The Atlantic

Erasing Jewish History Will Not Help Palestinians

The assertion that Jesus was Palestinian is often made in an effort to negate Jewish history.
Source: Alberto Pizzoli / AFP / Getty

For Jews, the events of October 7—the worst massacre of Jews on a single day since the Holocaust—were horrifying and traumatizing. But what has happened in the three months since is also deeply unsettling, though in a different way. Much of the world, rather than offering empathy and compassion for Israel, has turned on it.

Hamas’s malevolent actions helped produce a sharp rise in anti-Semitism and in anti-Israel rallies in cities across the world. Earlier this month, the International Court of Justice in The Hague began hearing South Africa’s case accusing Israel of genocide in its war against Hamas, launched in reaction to the massacre.

Israel was the victim of depraved attacks by an Iran-backed terror group determined to annihilate the world’s only Jewish-majority country—and yet it is Israel that is in the dock.

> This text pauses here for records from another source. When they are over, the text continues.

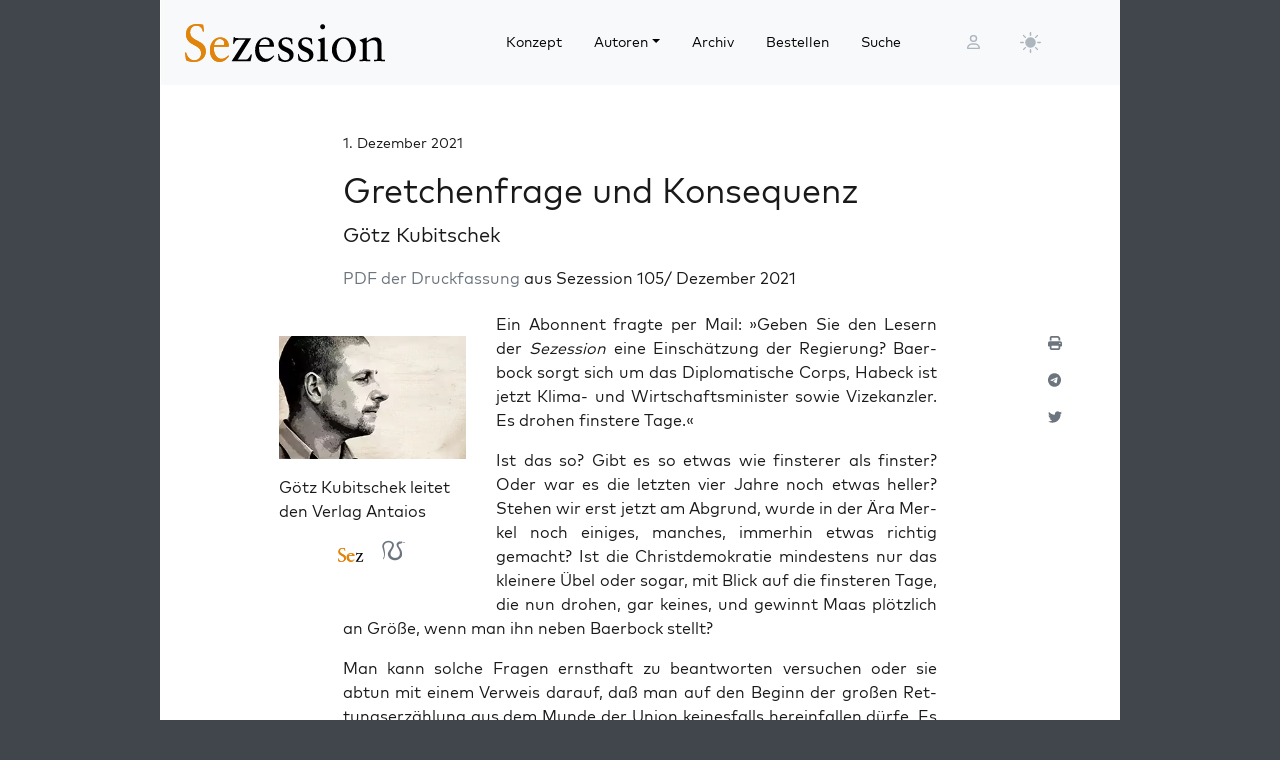

--- FILE ---
content_type: text/css
request_url: https://sezession.de/wp-content/themes/sez26/assets/sass/print.min.css?ver=202505080959
body_size: -6
content:
@charset "UTF-8";@media print{#content,#page{width:auto;margin:0;float:none}@page{margin:2cm}body{line-height:1.3;background:#fff!important;color:#000;text-align:justify}h1{font-size:24pt}h2,h3,h4{font-size:14pt;margin-top:25px}a{page-break-inside:avoid}blockquote{page-break-inside:avoid}h1,h2,h3,h4,h5,h6{page-break-after:avoid;page-break-inside:avoid}img{page-break-inside:avoid;page-break-after:avoid}table,pre{page-break-inside:avoid}ul,ol,dl{page-break-before:avoid}a:link,a:visited,a{background:transparent;color:#520;text-decoration:underline;text-align:left}.entry iframe,ins{display:none;width:0!important;height:0!important;overflow:hidden!important;line-height:0!important;white-space:nowrap}.embed-youtube,.embed-responsive{position:absolute;height:0;overflow:hidden}nav,.site-title img,#footer,.sez-socials,.sez-social-navbar,#sez-head-search,#sez-theme-items,.sez-login-menu,.sez-single-author-box,.sez-socials-shariff,.sez-btn-back2start,.sez-donation,#sez-comments,.sez-blog-footer,.sidebar,.show-author,.footer_information,#cookie-notice,.socials-mobile,.socials-desktop{display:none}main:after{content:" (c) sezession.de";color:#999!important;font-size:1em;padding-top:30px}p,address,li,dt,dd,blockquote{font-size:100%}ul,ol{list-style:square;margin-left:18pt;margin-bottom:20pt}li{line-height:1.6em}}


--- FILE ---
content_type: application/javascript
request_url: https://sezession.de/wp-content/themes/sez26/assets/js/sez-scroll-to-top.min.js?ver=6.9
body_size: -453
content:
!function(o){o.fn.scrollToTop=function(){var t=o(this);t.hide();var n=function(){o(window).scrollTop()>150?t.fadeIn(200):t.fadeOut(200)};n(),o(window).scroll(n),t.click((function(){return o("html, body").animate({scrollTop:0},300),!1}))},o(document).ready((function(){o("body").append('<button id="sez-scroll-to-top" class="sez-scroll-to-top-btn"></button>'),o("#sez-scroll-to-top").scrollToTop()}))}(jQuery);


--- FILE ---
content_type: application/javascript
request_url: https://sezession.de/wp-content/themes/sez26/assets/tinymce/tinymce-8.3.0/comments.min.js?ver=8.3.0
body_size: -44
content:
!function(n){n(function(){var e,t;window.tinymce&&(tinymce.get("comment")&&tinymce.remove("#comment"),e=n("#commentform"),(t=n("#comment")).length&&t.removeAttr("required"),tinymce.init({selector:"#comment",license_key:"gpl",language:"de",language_url:tinymce.baseURL+"/langs/de.js",skin_url:tinymce.baseURL+"/skins/ui/oxide/",plugins:"link,lists",toolbar:"bold italic underline | undo redo | link unlink | bullist numlist",debug:!1,paste_data_images:!1,paste_as_text:!0,branding:!1,statusbar:!1,menubar:!1,paste_preprocess:function(e,t){t.content.match(/^(http:\/\/www\.|https:\/\/www\.|http:\/\/|https:\/\/)?[a-z0-9]+([\-\.]{1}[a-z0-9]+)*\.[a-z]{2,5}(:[0-9]{1,5})?(\/.*)?$/)&&(t.content="",alert("Bitte verwenden Sie die Link-Funktion aus der Symbolleiste, um eine URL einzufügen!"))},setup:function(e){e.on("input change keyup undo redo",function(){e.save()})}}),e.on("submit",function(e){var t=tinymce.get("comment");if(t){if(!t.getContent({format:"text"}).trim())return e.preventDefault(),t.focus(),alert("Bitte einen Kommentar eingeben."),!1;t.save()}}))})}(jQuery);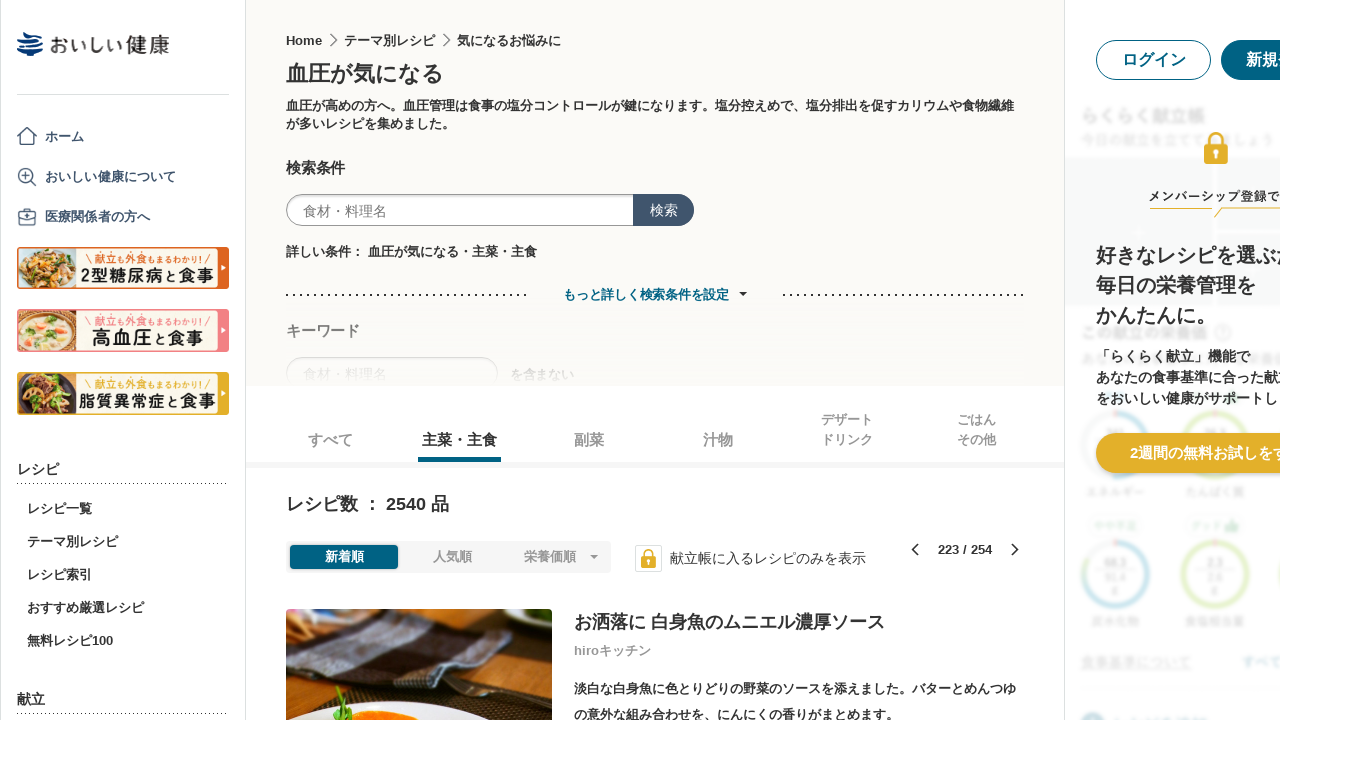

--- FILE ---
content_type: text/html; charset=utf-8
request_url: https://www.google.com/recaptcha/api2/aframe
body_size: 153
content:
<!DOCTYPE HTML><html><head><meta http-equiv="content-type" content="text/html; charset=UTF-8"></head><body><script nonce="Xqmz8WjWSl93vMz9jgba5Q">/** Anti-fraud and anti-abuse applications only. See google.com/recaptcha */ try{var clients={'sodar':'https://pagead2.googlesyndication.com/pagead/sodar?'};window.addEventListener("message",function(a){try{if(a.source===window.parent){var b=JSON.parse(a.data);var c=clients[b['id']];if(c){var d=document.createElement('img');d.src=c+b['params']+'&rc='+(localStorage.getItem("rc::a")?sessionStorage.getItem("rc::b"):"");window.document.body.appendChild(d);sessionStorage.setItem("rc::e",parseInt(sessionStorage.getItem("rc::e")||0)+1);localStorage.setItem("rc::h",'1769290509193');}}}catch(b){}});window.parent.postMessage("_grecaptcha_ready", "*");}catch(b){}</script></body></html>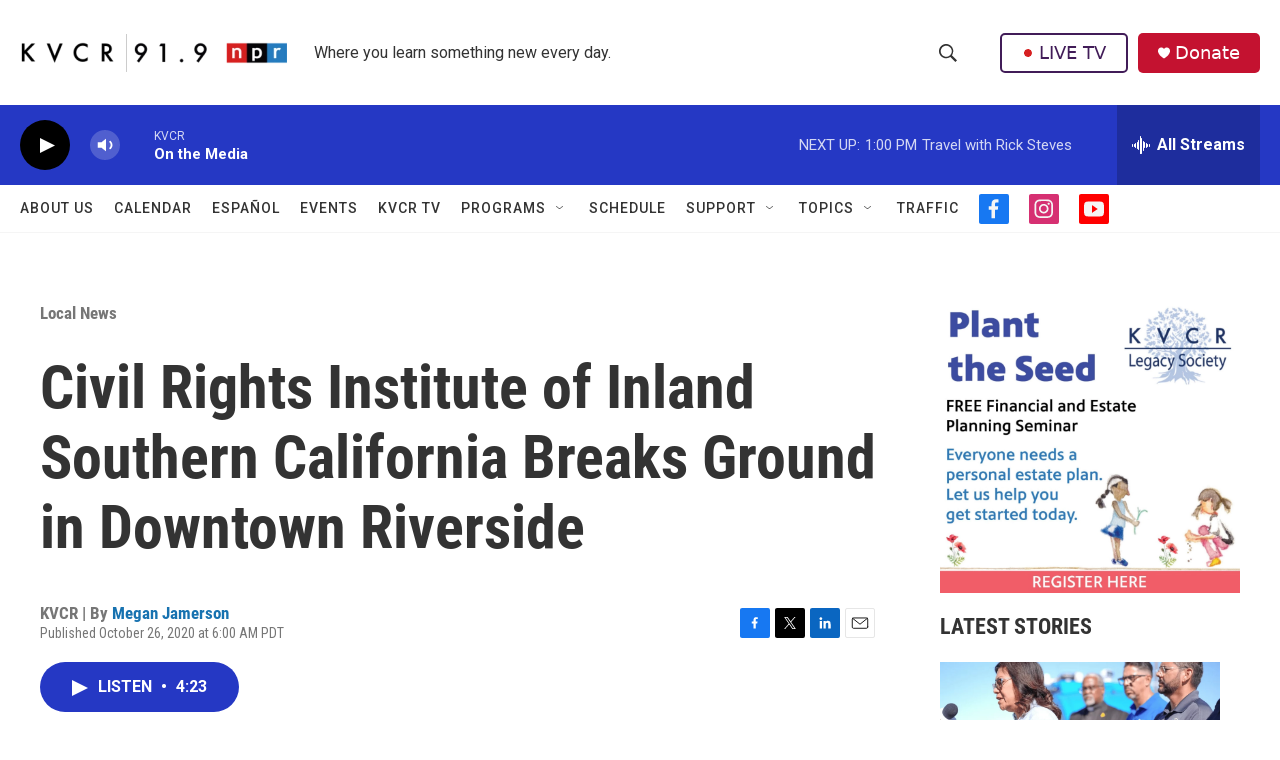

--- FILE ---
content_type: text/html; charset=utf-8
request_url: https://www.google.com/recaptcha/api2/aframe
body_size: 269
content:
<!DOCTYPE HTML><html><head><meta http-equiv="content-type" content="text/html; charset=UTF-8"></head><body><script nonce="FrCLw5OFx_ZMwx5WPQoEgw">/** Anti-fraud and anti-abuse applications only. See google.com/recaptcha */ try{var clients={'sodar':'https://pagead2.googlesyndication.com/pagead/sodar?'};window.addEventListener("message",function(a){try{if(a.source===window.parent){var b=JSON.parse(a.data);var c=clients[b['id']];if(c){var d=document.createElement('img');d.src=c+b['params']+'&rc='+(localStorage.getItem("rc::a")?sessionStorage.getItem("rc::b"):"");window.document.body.appendChild(d);sessionStorage.setItem("rc::e",parseInt(sessionStorage.getItem("rc::e")||0)+1);localStorage.setItem("rc::h",'1768767367942');}}}catch(b){}});window.parent.postMessage("_grecaptcha_ready", "*");}catch(b){}</script></body></html>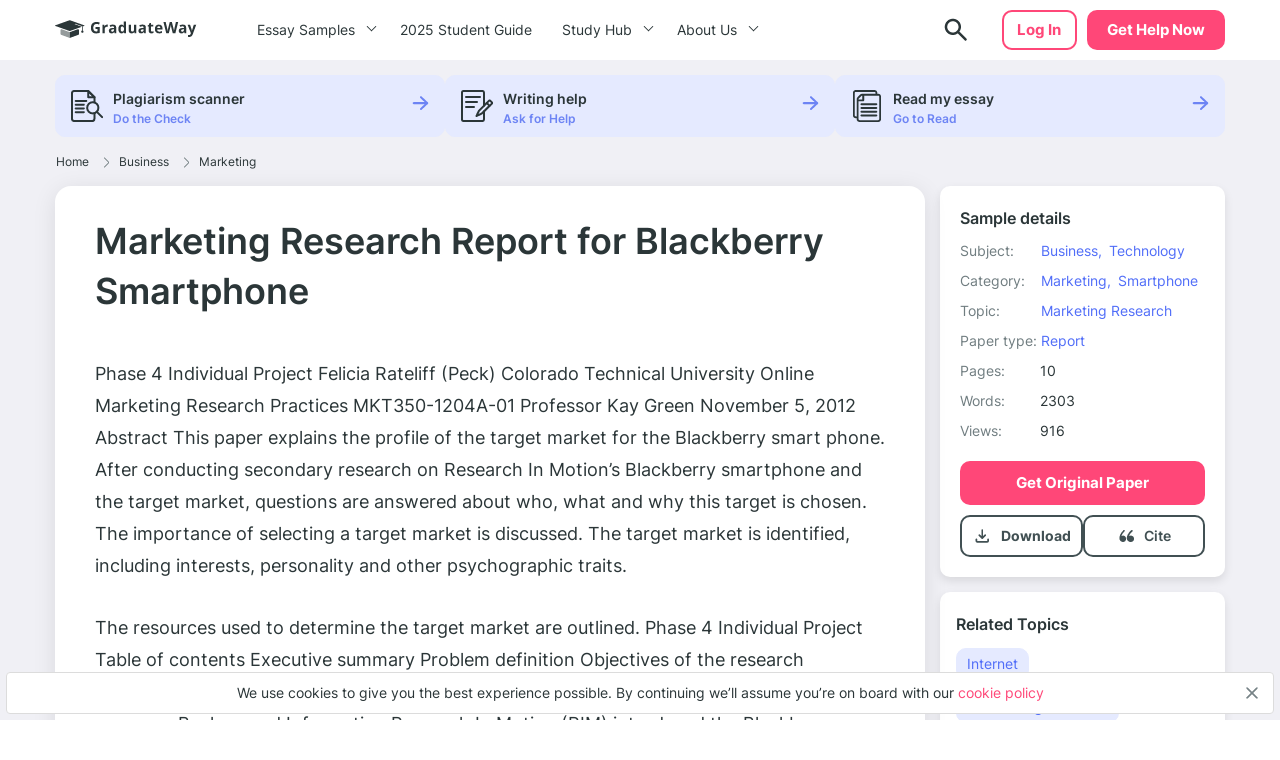

--- FILE ---
content_type: image/svg+xml
request_url: https://graduateway.com/wp-content/themes/essay/src/images/header/search.svg
body_size: 12
content:
<svg width="30" height="30" viewBox="0 0 30 30" fill="none" xmlns="http://www.w3.org/2000/svg">
<path d="M23.625 25.375L16.625 18.375C16 18.875 15.2812 19.2708 14.4688 19.5625C13.6562 19.8542 12.7917 20 11.875 20C9.60417 20 7.6825 19.2133 6.11 17.64C4.5375 16.0667 3.75083 14.145 3.75 11.875C3.75 9.60417 4.53667 7.6825 6.11 6.11C7.68333 4.5375 9.605 3.75083 11.875 3.75C14.1458 3.75 16.0675 4.53667 17.64 6.11C19.2125 7.68333 19.9992 9.605 20 11.875C20 12.7917 19.8542 13.6562 19.5625 14.4688C19.2708 15.2812 18.875 16 18.375 16.625L25.4062 23.6562C25.6354 23.8854 25.75 24.1667 25.75 24.5C25.75 24.8333 25.625 25.125 25.375 25.375C25.1458 25.6042 24.8542 25.7188 24.5 25.7188C24.1458 25.7188 23.8542 25.6042 23.625 25.375ZM11.875 17.5C13.4375 17.5 14.7658 16.9529 15.86 15.8588C16.9542 14.7646 17.5008 13.4367 17.5 11.875C17.5 10.3125 16.9529 8.98417 15.8588 7.89C14.7646 6.79583 13.4367 6.24917 11.875 6.25C10.3125 6.25 8.98417 6.79708 7.89 7.89125C6.79583 8.98542 6.24917 10.3133 6.25 11.875C6.25 13.4375 6.79708 14.7658 7.89125 15.86C8.98542 16.9542 10.3133 17.5008 11.875 17.5Z" fill="#2B3638"/>
</svg>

We’ve seen this perverse phenomenon play out in other ways as well. During the Christmas holidays, Jesus was pulled into the conflict between Israel and the Palestinians. In an Instagram post, U.S. Representative Alexandria Ocasio-Cortez drew parallels between the persecutors of Jesus and modern-day Israel. Jesus was “part of a targeted population being indiscriminately killed to protect an unjust. “Thousands of years later, right-wing forces are violently occupying Bethlehem as similar stories unfold for today’s Palestinians.” She continued, “The high Christian holiday is about honoring the precious sanctity of a family that, if the story were to unfold today, would be Jewish Palestinians,” she continued.